## Instructions to follow
Continue the forum thread on mat_transform and pvr_prim rendering from the point where it stops.

## Page
I hope this helps. Even if you only render sprites, the Push / Pop system can help a lot with performance.
User avatar
PH3NOM
DC Developer
DC Developer
Posts: 576
Joined: Fri Jun 18, 2010 9:29 pm
Has thanked: 0
Been thanked: 5 times

Re: mat_transform / pvr_prim vs mat_transform_sq

Post by PH3NOM »

Yeah actually that helped me realize when I need to push and pop the render matrix.
I only need to apply the camera perspective to the Render Matrix before rendering every Poly. Thanks for that.
Also, Rotations can be applied to the objects upon creation ( per-processing ).

And right that is not really optimized for meshes, simple geometry only, currently.

## Information shown
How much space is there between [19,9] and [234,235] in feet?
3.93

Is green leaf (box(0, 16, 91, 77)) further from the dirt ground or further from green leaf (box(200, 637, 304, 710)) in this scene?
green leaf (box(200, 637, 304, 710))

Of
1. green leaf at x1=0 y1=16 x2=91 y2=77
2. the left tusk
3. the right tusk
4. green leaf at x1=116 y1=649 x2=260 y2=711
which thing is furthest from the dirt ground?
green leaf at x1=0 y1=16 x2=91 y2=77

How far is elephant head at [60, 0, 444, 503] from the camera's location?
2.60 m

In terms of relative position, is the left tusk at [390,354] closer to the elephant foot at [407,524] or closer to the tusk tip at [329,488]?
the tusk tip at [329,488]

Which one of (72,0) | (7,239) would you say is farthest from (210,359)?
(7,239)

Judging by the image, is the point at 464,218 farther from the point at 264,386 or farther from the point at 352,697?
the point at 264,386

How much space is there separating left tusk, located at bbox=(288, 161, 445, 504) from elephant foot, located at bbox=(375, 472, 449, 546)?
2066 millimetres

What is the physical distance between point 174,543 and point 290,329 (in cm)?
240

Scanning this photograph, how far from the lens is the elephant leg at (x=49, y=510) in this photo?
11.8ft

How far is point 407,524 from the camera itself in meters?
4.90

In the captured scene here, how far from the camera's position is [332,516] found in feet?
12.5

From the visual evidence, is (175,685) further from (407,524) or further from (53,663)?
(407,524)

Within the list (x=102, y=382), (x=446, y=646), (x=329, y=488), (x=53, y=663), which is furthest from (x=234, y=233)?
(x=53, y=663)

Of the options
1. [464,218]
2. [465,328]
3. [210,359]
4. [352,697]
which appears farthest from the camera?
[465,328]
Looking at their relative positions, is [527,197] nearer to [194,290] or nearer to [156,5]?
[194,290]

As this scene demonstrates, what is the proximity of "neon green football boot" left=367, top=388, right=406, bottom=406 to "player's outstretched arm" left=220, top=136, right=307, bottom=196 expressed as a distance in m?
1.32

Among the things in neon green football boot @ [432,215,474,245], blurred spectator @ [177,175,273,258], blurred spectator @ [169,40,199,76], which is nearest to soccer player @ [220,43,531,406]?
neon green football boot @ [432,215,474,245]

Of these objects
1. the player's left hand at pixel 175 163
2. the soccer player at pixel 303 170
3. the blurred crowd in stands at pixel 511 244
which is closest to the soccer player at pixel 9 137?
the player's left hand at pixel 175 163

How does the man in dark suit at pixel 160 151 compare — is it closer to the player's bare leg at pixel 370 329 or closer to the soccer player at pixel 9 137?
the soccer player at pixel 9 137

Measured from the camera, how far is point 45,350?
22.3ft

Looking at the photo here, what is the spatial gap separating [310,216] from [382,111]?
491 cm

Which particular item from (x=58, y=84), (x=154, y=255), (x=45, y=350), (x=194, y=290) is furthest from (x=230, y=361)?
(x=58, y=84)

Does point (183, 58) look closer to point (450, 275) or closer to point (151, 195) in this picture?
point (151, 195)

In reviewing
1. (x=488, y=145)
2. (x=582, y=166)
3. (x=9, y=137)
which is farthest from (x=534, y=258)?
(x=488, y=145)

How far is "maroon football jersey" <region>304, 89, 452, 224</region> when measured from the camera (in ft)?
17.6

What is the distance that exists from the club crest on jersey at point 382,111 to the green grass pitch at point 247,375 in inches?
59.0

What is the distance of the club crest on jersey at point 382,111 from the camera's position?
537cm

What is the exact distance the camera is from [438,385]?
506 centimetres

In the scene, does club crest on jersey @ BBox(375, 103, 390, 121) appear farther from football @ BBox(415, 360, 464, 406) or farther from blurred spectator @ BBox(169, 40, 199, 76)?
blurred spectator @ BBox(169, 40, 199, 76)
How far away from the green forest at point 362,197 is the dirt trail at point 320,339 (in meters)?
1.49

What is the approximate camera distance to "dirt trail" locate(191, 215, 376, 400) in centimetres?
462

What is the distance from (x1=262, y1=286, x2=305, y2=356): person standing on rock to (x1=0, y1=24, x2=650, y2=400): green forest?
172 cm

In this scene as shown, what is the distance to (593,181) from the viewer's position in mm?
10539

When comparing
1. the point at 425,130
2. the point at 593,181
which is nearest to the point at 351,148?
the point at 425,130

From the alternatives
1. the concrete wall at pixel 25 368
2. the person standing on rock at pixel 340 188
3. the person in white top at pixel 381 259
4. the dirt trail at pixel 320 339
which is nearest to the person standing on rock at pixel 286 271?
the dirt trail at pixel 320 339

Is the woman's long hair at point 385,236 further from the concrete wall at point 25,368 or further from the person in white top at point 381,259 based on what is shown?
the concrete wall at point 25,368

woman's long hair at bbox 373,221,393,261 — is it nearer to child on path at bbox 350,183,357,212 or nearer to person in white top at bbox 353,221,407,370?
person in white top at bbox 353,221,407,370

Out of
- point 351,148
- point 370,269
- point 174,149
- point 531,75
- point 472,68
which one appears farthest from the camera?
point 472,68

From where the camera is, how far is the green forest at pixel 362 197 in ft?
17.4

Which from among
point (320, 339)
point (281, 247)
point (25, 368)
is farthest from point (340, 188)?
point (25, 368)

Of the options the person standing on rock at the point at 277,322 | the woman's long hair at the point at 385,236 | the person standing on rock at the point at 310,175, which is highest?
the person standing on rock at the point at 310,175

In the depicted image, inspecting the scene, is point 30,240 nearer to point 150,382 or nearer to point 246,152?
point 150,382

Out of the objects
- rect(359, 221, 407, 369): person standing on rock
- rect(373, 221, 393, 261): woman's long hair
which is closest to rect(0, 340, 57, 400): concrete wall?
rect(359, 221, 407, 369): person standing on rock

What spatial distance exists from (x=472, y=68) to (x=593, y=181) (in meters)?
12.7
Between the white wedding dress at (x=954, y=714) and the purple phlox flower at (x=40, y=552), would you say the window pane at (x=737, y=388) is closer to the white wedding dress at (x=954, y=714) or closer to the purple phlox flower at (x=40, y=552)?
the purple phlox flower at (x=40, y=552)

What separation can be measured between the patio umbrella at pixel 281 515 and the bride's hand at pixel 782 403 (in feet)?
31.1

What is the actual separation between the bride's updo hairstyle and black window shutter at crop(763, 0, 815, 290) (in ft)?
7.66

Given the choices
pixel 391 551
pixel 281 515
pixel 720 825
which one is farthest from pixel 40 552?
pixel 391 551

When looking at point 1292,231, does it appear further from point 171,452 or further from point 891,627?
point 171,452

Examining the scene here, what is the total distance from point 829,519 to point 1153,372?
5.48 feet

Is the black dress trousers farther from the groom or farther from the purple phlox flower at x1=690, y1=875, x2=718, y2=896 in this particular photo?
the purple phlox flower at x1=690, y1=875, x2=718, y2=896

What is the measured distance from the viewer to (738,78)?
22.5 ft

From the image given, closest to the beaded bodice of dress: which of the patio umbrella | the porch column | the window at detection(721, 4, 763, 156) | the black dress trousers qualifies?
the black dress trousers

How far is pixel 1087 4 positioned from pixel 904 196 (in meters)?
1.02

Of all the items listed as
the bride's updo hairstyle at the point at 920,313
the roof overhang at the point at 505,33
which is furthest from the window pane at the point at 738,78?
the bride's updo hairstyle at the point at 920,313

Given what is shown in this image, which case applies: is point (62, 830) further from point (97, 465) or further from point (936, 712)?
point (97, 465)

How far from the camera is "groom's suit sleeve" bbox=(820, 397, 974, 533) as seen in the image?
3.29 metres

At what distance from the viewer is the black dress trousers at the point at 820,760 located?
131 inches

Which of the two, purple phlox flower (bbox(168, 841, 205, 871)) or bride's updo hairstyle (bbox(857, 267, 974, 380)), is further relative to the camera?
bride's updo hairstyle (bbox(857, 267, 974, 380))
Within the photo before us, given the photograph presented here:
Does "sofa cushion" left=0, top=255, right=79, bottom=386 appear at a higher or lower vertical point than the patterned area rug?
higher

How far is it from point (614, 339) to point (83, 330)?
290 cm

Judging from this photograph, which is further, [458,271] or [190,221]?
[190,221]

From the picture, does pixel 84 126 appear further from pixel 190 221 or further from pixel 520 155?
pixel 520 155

## Exercise output
Code: Select all

inline DCE_GlRenderObj( DCE_OBJ * obj )
{
    /* Push the Render Matrix onto the Stack */   
    glPushMatrix();

    /* Apply Screen-Space Transformations */
    glTranslatef(obj->pos[x],obj->pos[y],obj->pos[z]);

    /* Apply Object Scaling */
	glScalef(obj->scale,obj->scale,obj->scale);
 
    /* Apply Texture Mapping */
	glBindTexture(GL_TEXTURE_2D, (GLuint)obj->txaddr);
    
    /* Throw the Object Matrix into the GL Pipeline */
    if(obj->primitive==DCE_RENDER_QUAD)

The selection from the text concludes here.